Doubling the energy of an oscillating mass on a spring

[Turion]

Homework Statement

Attached.

Homework Equations

The Attempt at a Solution

From my calculations, option A is correct. What am I doing wrong? Also, I can't find a relationship between amplitude and energy.

{ KE }_{ max }=\frac { 1 }{ 2 } m{ { v }_{ max } }^{ 2 }\\ =\frac { 1 }{ 2 } m{ (rω) }^{ 2 }\\ =\frac { 1 }{ 2 } mr^{ 2 }{ ω }^{ 2 }\\ { { KE }'_{ max } }=\frac { 1 }{ 2 } mr^{ 2 }{ (\sqrt { 2 } ω })^{ 2 }\\ =m{ r }^{ 2 }{ ω }^{ 2 }\\ =2{ KE }_{ max }

 

[rock.freak667]

By conservation of mechanical energy during SHM,

KE + PE = constant.

Total energy = constant = ½kA²

Where A is the amplitude, so option A should be correct.

 

[Turion]

By conservation of mechanical energy during SHM,

KE + PE = constant.

Total energy = constant = ½kA²

Where A is the amplitude, so option A should be correct.

Option A doesn't involve amplitudes though.

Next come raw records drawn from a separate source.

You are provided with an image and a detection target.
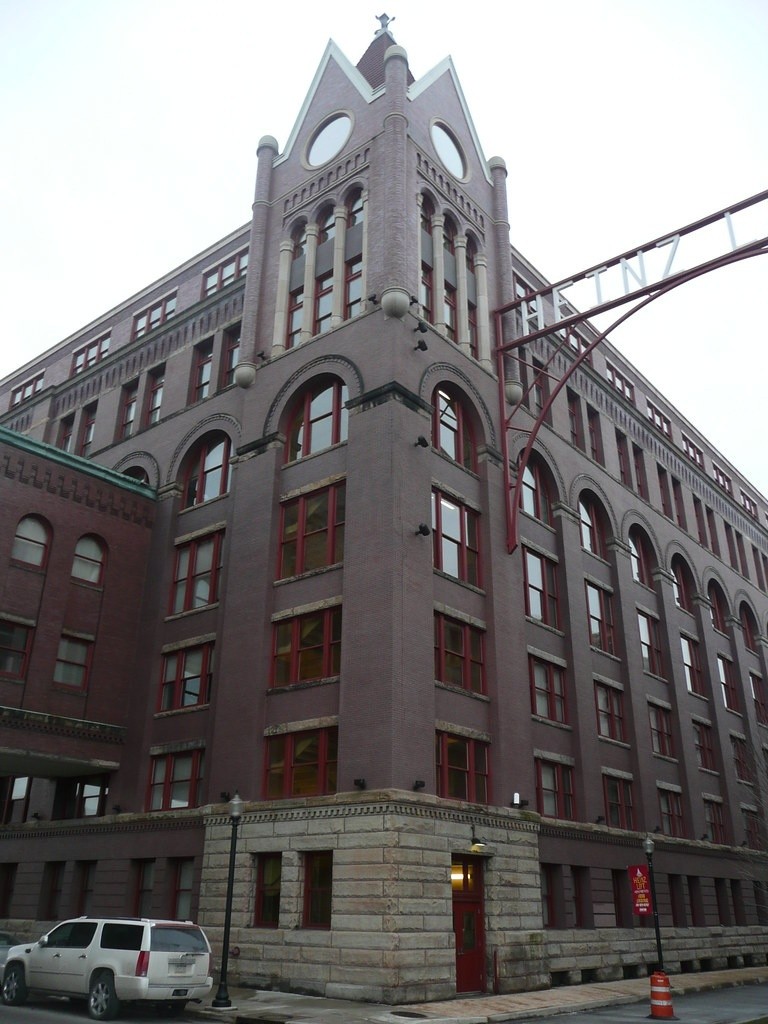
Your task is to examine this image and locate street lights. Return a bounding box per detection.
[643,834,666,972]
[204,794,243,1012]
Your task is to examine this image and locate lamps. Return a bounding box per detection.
[415,523,431,536]
[512,792,529,809]
[413,320,429,332]
[653,825,661,833]
[414,435,430,448]
[467,824,487,853]
[112,805,121,816]
[412,780,425,792]
[354,777,365,788]
[32,812,42,818]
[219,791,230,801]
[741,840,747,847]
[595,814,606,825]
[415,341,430,352]
[701,833,708,840]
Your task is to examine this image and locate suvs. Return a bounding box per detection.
[1,915,214,1021]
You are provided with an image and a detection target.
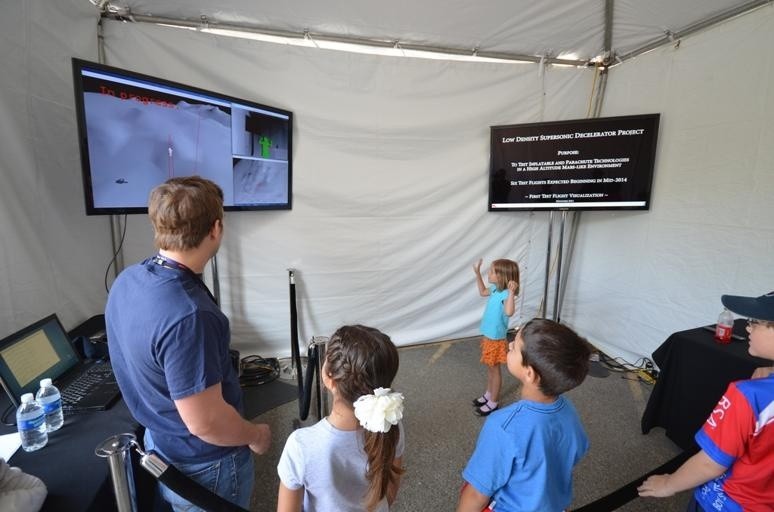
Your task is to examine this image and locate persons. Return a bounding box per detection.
[453,316,592,511]
[470,256,521,416]
[272,323,406,511]
[636,291,772,511]
[104,175,274,511]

You mean option B?

 

[Turion]

Okay, I understand now how I increasing the amplitude by √2 doubles total energy. However, it seems that increasing angular frequency by √2 also doubles total energy, so are both option A and option B correct?

 

[BruceW]

yep. Nice work!

Edit: is the mark scheme saying that only B is correct? as you said, it looks like A and B are both true.

 

[Turion]

Arghh... I'm not sure how my physics professor missed that. Now I'm a little nervous that she might mark my correct answers as wrong for the final tomorrow.

Thanks for the help! :)

 

[rock.freak667]

Okay, I understand now how I increasing the amplitude by √2 doubles total energy. However, it seems that increasing angular frequency by √2 also doubles total energy, so are both option A and option B correct?

I meant option B, sorry.

In your equations, you used v=rω which is for circular motion. Your motion happens to be a mass oscillation.

 

[Turion]

In your equations, you used v=rω which is for circular motion. Your motion happens to be a mass oscillation.

Oh, I see. This is my fault for plugging and chugging. I have to understand what the equations mean.

So I can only use v=rω for circular motion (i.e. two-dimensional oscillations) only? It doesn't apply to one-dimensional oscillations?

 

[BruceW]

still, even for mass oscillation, the 'angular frequency' is defined by the equation:
\omega = \sqrt{\frac{k}{m}}
Even though it is not related to a circular motion. So I think A and B should both be correct.

Edit: but yeah, as rockfreak says, it is not circular motion, so the calculation should be a bit different.

 

[BruceW]

So I can only use v=rω for circular motion (i.e. two-dimensional oscillations) only? It doesn't apply to one-dimensional oscillations?

yeah. After all, the velocity in one-dimensional SHM should be varying, right?

 

[Turion]

yeah. After all, the velocity in one-dimensional SHM should be varying, right?

Yes, it does vary. But what does that have to do with it?

30 seconds of thinking...

Oh wow! Brilliant!

So the equation v=rω makes use of the fact that the magnitude of velocity in circular motion stays constant!

 

[BruceW]

yes, for uniform circular motion.

edit: I mean yes, for uniform circular motion the magnitude of velocity is constant, so the angular frequency is constant. (i.e. a parameter of the system).